While there are many organizations that serve foster kids or help struggling parents in some way, One Can Help is unique in its speed, the way it tailors its response to the specific recipient, and its willingness to focus on the family as a unit, not just the child, says Greeson. 

“This organization is doing what our child welfare system should be doing—responding to what the specific need is, and being nimble enough to do it quickly,” she says. “Until the child welfare system in this country has a big shift in how we think about caring for families, we’re going to need organizations like this.”

The idea for One Can Help was born in a fast-food restaurant. Bader-Martin was sitting with a newly pregnant 15-year-old client, and as they talked, the girl kept pulling out a photo of a stroller she wanted to get for her baby.

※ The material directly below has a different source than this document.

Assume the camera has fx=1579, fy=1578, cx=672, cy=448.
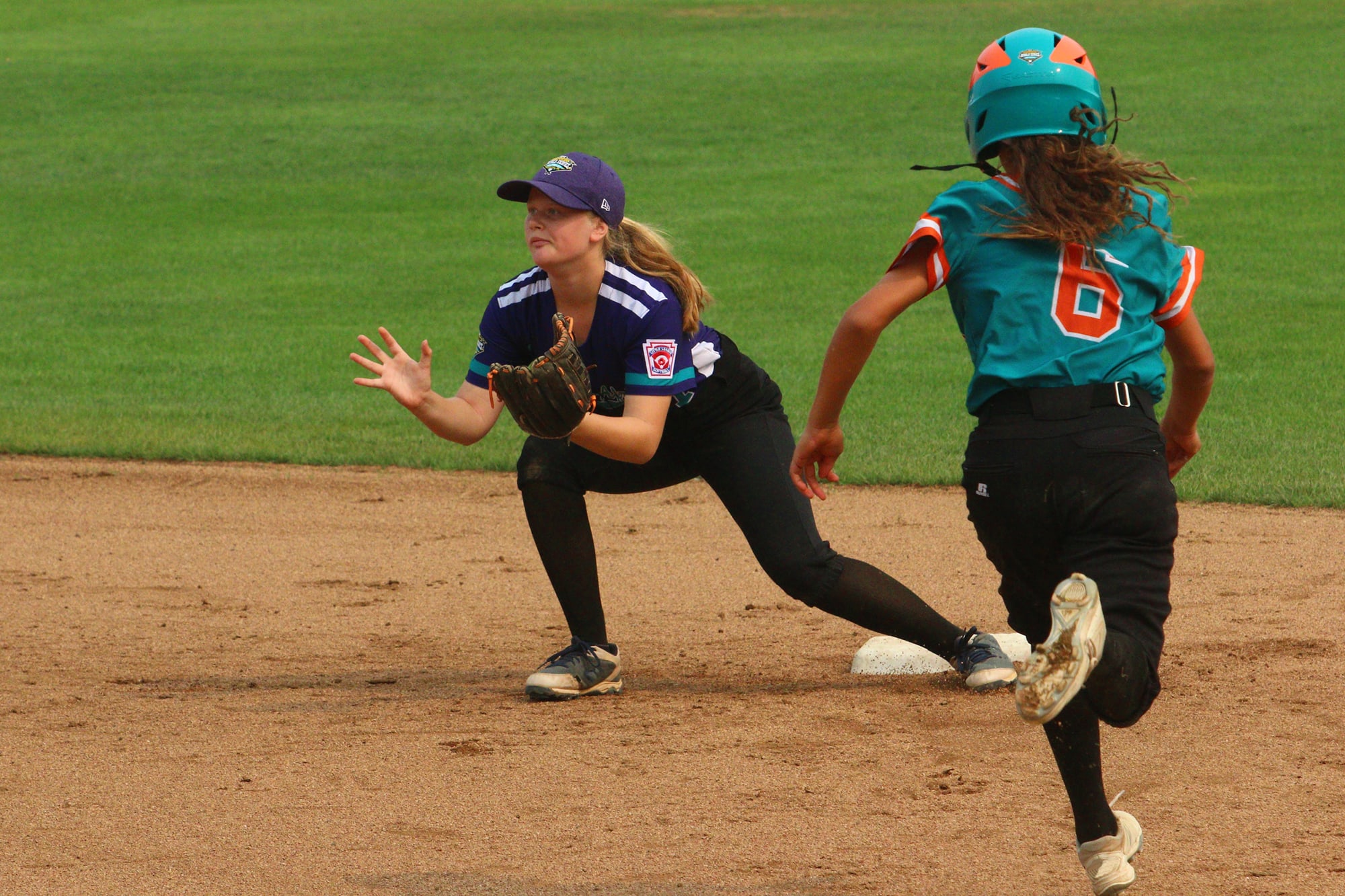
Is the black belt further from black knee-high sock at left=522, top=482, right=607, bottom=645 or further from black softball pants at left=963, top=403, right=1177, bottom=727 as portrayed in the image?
black knee-high sock at left=522, top=482, right=607, bottom=645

Bader-Martin tried to steer the conversation to more practical matters, like where the girl would live and how she would support herself, but the girl couldn’t stop talking about how much she wanted that stroller for her baby. As the man behind them rose to leave, he handed Bader-Martin a check for $175. “Get her the stroller,” he said. (“We all started to cry,” says Bader-Martin.)

“At that moment I knew that if only [people] knew what our clients were facing, they would want to help,” she says. She just had to find a way. Privacy concerns made it difficult, because all court proceedings are confidential, and as a full-time attorney, she didn’t have time to drive around delivering items or orchestrating the details of arranging and paying for services. It also felt unsettling to just start handing out cash to individual clients, so she landed on the idea of having attorneys and social workers apply on behalf of their clients. 

Bader-Martin ran the organization in her spare time from its founding in 2005 until 2019, when she dialed back her own work as an attorney to become OCH’s part-time executive director and hired four part-time employees. Funds come primarily from individual donations and private foundations; after Bader-Martin approached her state legislator a few years ago, the state of Massachusetts has also contributed, typically $50,000 a year. Initially just serving one county, the organization now serves the whole state, disbursing $280,000 last year and a total of more than $1 million over the past decade. Bader-Martin says her dream is to see the concept replicated around the country. 

Tiffany Simone, for her part, has spent the last five years working hard to piece her family’s life back together. Her son, now a teenager, is still young enough to live at home with her; she has an apartment, a car, and a good job working as an installation coordinator for a Fortune 500 company. She quietly makes a small donation to One Can Help when she can—and prays that what happened to her family never happens to anyone else.